On 5/14/2023 7:28 PM, Chris Angelico wrote:
On Mon, 15 May 2023 at 09:22, Thomas Passin <li...@tompassin.net> wrote:
You made a little slam against Windows, but you will find it harder to
get things working on Linux. Ubuntu, like many other Linux distros,
does not come with pip and Tk (needed for Idle) installed, and it's not
so obvious how to install them.
The assumption on Linux is usually that you know how to use your
system's package manager. And on Debian and Ubuntu specifically, it's
about as easy as you would want: "apt install idle". That'll pull in
everything you should need. I don't know about other distros but I
would expect that it's approximately as easy.
Maybe that's not obvious if you come from Windows, but I'd guess that
most desktop Linux users will have at least a passing familiarity with
their package manager, making this a perfectly obvious way to get new
software.
Well, no, why would you assume that? I started to use Linux - in VMs -
because I had to make sure that my cross-platform java/jython Tomcat
program would work right on Linux. Why, for example, would I think to
install Idle from the package manager when it, or things like that, were
always in my experience installed with pip? For that matter, "sudo
apt-get install pip" won't install pip. You need to use a different
name, and it may or may not be different for different distros.

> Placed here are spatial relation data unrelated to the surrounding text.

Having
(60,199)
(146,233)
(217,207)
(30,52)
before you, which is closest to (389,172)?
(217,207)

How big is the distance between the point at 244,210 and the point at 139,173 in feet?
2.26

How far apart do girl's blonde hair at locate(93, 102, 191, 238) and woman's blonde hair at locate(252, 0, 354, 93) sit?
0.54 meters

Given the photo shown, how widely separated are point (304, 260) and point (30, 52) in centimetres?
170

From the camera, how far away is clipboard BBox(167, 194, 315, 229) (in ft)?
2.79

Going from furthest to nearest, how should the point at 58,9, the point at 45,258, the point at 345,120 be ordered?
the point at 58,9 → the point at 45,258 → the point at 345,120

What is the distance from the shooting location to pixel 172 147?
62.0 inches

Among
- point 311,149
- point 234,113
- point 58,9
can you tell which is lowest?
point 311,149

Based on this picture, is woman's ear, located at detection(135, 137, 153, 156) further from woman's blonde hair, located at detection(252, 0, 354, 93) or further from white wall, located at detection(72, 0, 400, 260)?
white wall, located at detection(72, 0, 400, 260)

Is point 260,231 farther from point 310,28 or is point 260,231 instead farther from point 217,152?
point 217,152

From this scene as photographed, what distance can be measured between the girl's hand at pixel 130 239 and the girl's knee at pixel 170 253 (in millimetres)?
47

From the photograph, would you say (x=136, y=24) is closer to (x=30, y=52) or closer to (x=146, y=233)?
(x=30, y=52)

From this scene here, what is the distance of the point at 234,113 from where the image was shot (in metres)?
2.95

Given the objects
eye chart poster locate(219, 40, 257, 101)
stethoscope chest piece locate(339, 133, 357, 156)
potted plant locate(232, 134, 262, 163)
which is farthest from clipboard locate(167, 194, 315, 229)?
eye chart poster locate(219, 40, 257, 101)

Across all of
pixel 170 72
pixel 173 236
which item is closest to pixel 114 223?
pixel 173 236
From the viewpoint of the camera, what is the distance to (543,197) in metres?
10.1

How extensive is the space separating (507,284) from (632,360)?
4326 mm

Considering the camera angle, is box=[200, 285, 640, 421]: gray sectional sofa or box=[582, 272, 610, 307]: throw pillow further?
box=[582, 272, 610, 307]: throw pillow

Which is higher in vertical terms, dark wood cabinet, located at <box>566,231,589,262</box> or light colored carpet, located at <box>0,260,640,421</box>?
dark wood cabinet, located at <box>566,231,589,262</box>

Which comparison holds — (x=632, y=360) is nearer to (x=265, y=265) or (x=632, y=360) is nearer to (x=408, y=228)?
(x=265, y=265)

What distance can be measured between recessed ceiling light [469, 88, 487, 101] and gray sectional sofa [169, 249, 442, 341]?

No, I came to use Linux they way I said, but I didn't find those things
to be obvious. That's why I've started mentioning them on this list
when it seems like they might be useful.
Furthermore, people have been having trouble getting certain PyQt
programs working on Ubuntu 22.04 (and 20.xx before it) (yes, I know, not
what the OP asked about). The solution is pretty non-obvious and
requires a particular .so library file to be installed, if you can
discover which one and how to do that. I mention this in support of
what I said about a Windows Python user being likely to find things
harder, not easier, on Linux.
And please, let's not start a flame war about this! I'm passing on what
I've experienced, that's all. Yes, I know that there are some Python
packages that need to be built and that usually works better on Linux.
And I'll agree that some Python programs are snappier to load and run on
Linux than on the same machine running Windows, even in a Linux VM guest.